::: Materials provided :::

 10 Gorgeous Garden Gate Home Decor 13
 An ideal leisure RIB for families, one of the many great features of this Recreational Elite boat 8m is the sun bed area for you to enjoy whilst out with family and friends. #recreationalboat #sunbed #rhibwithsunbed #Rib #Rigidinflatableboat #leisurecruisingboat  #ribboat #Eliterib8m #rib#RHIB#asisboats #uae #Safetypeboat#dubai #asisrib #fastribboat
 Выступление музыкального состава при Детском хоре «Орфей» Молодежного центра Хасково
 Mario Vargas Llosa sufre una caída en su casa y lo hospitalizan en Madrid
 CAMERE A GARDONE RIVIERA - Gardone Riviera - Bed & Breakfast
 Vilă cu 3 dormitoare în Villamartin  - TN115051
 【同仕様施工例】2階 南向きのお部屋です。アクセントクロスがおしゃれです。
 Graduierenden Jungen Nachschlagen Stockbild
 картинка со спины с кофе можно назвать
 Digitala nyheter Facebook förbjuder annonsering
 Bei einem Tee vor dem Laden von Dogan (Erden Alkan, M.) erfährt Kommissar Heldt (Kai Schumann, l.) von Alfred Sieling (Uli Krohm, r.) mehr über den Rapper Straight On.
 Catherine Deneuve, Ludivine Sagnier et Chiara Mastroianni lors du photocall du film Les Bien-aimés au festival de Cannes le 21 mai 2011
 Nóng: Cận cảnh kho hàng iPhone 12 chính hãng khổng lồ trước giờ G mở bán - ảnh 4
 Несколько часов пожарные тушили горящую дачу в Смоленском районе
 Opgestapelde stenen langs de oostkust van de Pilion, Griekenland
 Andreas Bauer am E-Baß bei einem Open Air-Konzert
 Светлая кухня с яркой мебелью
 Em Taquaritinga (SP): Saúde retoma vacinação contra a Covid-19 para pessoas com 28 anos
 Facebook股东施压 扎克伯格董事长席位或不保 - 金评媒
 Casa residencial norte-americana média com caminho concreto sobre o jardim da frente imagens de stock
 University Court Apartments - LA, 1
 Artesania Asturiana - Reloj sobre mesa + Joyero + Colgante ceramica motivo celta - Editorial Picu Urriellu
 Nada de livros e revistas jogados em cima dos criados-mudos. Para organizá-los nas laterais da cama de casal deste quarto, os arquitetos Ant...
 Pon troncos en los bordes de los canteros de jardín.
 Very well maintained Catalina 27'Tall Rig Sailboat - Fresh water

:::

What you will do
Count the lines above that contain the word "sobre", and give only that number.

Problem solution
2